▸ **Dati forniti**
┌──

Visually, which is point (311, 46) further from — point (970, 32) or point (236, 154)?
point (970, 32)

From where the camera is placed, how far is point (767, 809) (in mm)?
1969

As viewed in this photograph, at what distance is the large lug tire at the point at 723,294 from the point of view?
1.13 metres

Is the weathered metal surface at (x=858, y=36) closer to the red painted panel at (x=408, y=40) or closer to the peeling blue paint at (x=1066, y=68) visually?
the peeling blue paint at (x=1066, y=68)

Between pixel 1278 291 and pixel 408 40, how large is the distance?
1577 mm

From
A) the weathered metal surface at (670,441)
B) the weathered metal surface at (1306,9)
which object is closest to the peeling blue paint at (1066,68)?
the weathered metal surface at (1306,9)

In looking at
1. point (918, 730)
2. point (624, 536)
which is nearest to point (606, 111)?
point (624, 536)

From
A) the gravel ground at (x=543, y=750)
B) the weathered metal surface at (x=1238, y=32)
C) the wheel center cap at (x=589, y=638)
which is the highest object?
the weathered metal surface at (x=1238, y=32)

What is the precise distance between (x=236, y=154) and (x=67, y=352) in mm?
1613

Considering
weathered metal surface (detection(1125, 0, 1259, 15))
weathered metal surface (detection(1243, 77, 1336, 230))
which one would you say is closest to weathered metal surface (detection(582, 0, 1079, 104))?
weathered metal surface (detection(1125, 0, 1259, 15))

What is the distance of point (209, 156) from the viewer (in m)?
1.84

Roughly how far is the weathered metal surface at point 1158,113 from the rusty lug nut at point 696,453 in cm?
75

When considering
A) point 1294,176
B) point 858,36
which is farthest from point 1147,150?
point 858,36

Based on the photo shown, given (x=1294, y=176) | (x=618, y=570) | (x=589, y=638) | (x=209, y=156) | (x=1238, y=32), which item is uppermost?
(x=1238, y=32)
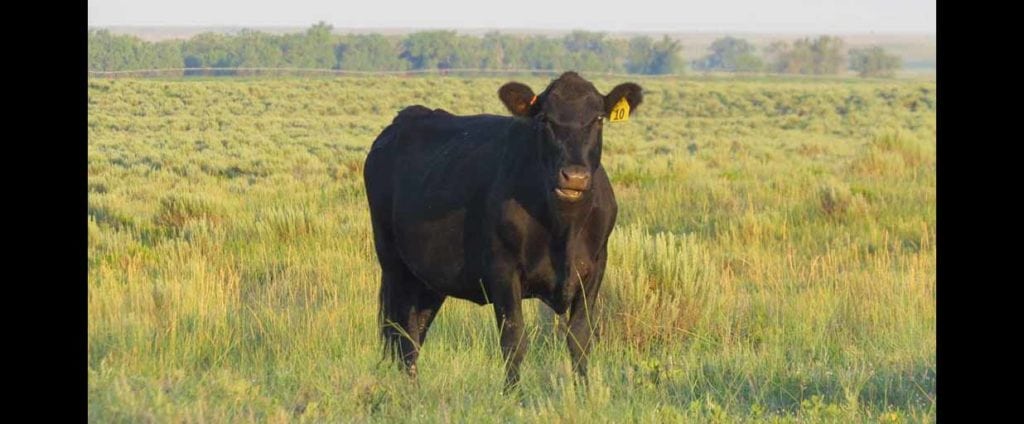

└──

▸ **Descrizione del compito**
Raccolga dai dati riportati sopra ogni riga in cui compare la parola "distance". La distinzione tra maiuscole e minuscole è rilevante.

▸ **Risultato finale**
As viewed in this photograph, at what distance is the large lug tire at the point at 723,294 from the point of view?
Between pixel 1278 291 and pixel 408 40, how large is the distance?
What is the precise distance between (x=236, y=154) and (x=67, y=352) in mm?
What is the distance of point (209, 156) from the viewer (in m)?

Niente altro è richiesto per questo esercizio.